- INPUT MATERIAL -
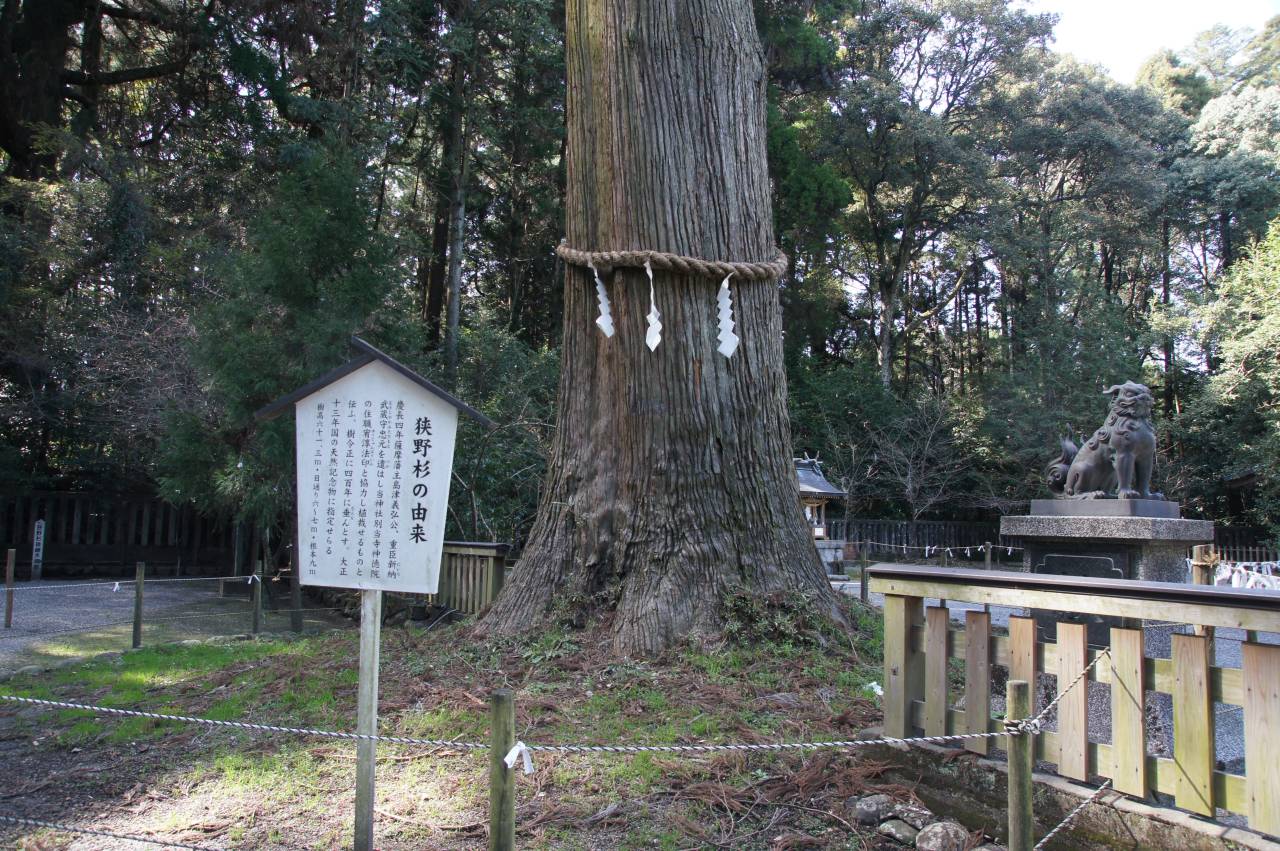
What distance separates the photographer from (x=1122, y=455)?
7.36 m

---

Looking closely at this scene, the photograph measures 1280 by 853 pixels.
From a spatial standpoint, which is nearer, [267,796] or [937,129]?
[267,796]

- TASK BRIEF -
Return, in full, each line of the data above that contains the word "nearer".

- FINISHED ANSWER -
From a spatial standpoint, which is nearer, [267,796] or [937,129]?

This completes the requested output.